The suspension is no doubt a loss of face for CSRC officials, but at least they had the courage to reverse course quickly. The mechanism needs to be revamped. At the very least, critics have suggested the triggers need to be raised. But the panic selling this week points to problems that run much deeper.

Questions about China’s economic slowdown are driving an outflow of funds from mainland assets. The manufacturing sector has recorded another consecutive contraction, the yuan has plunged to a five-year low against the US dollar and most major fundamental indicators show weakness.

Economists have argued for a long time that there is a disconnect between China’s stock market and the underlying economy. But after so many years of development and reform, there is a greater correlation, which unfortunately now looks bearish. There are questions about whether the 6.5 per cent growth aimed at this year can be achieved.
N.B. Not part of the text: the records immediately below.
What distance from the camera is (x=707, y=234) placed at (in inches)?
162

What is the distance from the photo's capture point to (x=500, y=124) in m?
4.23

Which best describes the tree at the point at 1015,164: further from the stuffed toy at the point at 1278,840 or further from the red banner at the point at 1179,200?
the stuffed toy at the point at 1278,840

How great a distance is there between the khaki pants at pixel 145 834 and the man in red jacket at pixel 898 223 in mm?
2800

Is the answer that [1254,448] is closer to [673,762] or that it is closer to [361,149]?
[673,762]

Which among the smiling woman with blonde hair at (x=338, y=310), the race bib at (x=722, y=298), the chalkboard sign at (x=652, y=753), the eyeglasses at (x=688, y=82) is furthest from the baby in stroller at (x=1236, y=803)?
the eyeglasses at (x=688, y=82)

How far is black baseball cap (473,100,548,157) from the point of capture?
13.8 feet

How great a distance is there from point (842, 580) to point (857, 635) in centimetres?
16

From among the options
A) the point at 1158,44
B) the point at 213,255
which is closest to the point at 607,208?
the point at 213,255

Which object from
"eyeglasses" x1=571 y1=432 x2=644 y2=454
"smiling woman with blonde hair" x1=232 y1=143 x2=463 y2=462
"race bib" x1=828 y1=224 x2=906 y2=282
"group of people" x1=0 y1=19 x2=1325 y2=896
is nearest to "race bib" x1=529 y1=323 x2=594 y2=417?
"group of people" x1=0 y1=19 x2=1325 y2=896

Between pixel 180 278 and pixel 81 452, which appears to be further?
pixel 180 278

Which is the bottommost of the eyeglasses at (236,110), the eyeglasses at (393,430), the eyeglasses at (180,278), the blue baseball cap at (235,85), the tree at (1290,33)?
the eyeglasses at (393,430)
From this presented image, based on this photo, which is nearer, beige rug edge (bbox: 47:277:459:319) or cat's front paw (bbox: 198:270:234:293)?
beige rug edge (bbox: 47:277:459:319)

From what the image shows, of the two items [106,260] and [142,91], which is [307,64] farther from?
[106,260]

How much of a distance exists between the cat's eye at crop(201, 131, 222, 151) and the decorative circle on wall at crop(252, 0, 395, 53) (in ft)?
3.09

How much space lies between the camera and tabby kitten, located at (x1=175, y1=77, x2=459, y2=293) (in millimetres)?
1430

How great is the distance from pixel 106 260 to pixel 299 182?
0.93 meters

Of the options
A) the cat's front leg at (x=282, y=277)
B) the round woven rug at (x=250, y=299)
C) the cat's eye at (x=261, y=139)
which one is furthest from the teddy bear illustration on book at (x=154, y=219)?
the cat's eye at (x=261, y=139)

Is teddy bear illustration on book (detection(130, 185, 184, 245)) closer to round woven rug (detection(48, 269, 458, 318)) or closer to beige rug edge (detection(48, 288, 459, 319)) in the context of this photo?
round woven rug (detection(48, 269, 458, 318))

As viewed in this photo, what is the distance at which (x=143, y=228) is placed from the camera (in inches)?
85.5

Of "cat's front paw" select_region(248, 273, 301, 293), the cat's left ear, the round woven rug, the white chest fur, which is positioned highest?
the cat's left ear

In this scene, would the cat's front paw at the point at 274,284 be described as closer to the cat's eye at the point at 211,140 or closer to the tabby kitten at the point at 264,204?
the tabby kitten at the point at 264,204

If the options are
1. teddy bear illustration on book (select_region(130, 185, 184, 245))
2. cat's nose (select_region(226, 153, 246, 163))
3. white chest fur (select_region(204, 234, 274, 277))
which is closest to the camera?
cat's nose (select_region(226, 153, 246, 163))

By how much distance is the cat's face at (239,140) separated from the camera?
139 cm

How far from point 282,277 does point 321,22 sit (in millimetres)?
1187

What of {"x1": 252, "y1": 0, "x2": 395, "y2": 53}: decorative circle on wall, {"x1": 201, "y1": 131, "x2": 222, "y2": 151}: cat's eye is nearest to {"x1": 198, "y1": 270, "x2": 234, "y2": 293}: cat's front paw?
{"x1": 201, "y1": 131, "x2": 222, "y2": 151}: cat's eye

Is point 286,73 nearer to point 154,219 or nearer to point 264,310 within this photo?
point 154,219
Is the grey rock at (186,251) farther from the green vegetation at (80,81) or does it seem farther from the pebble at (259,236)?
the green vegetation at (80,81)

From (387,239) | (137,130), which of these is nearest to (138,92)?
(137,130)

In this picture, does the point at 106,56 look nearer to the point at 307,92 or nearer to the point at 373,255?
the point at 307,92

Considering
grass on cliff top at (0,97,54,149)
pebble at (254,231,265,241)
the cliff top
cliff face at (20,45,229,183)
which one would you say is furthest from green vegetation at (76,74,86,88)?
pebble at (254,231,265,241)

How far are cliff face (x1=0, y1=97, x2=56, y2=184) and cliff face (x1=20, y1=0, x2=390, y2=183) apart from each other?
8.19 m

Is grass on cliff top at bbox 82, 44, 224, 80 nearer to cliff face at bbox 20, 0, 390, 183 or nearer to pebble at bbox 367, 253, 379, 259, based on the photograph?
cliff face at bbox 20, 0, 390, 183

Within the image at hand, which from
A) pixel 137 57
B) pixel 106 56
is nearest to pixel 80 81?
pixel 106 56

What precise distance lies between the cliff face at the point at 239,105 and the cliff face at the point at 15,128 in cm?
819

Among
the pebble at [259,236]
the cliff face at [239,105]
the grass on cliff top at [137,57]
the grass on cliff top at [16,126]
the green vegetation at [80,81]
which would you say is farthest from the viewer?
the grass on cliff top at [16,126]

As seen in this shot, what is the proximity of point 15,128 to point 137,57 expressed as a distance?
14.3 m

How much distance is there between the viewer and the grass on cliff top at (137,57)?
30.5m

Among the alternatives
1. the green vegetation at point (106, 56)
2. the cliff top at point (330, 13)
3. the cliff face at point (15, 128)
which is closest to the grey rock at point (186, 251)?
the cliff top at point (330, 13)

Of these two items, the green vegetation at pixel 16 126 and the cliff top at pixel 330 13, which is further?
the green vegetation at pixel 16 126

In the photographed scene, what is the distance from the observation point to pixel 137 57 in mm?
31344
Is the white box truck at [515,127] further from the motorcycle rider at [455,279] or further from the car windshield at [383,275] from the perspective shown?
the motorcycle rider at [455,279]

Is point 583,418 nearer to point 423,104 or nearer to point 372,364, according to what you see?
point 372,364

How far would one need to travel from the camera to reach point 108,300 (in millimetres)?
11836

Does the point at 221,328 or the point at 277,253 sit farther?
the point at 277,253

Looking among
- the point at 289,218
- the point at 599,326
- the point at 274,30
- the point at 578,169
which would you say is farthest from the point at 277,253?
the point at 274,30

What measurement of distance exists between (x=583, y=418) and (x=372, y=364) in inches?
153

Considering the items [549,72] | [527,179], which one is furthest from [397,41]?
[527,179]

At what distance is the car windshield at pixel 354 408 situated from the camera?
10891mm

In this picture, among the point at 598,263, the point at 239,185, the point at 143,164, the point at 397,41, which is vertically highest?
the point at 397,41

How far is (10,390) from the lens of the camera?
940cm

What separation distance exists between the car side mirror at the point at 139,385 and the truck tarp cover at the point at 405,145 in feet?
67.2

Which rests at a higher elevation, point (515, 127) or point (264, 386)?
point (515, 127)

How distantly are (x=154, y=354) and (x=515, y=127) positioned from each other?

At the height of the global financial crisis, China was the pivot that helped sustain world economic growth. Today, its slowdown is having the opposite effect on the world economy. Its turbulence spread to other major markets around the world this week. The plunge in the yuan coincides with another fall in major commodity prices as China’s demand for materials weakens.

Chronic overcapacity in heavy industries and overinvestment in fixed assets need to be tackled. This is the time to tough it out and continue to reorient the economy towards one that is based more on the demands of consumers.

The latest crisis is also an opportunity, but one that will test the commitment of China’s leaders to market reform and to allow forces of free enterprise to play a greater role in the economy.

This transition will not be painless, but it is one that the state leaders have no choice but to complete for the sake of the country’s economic future.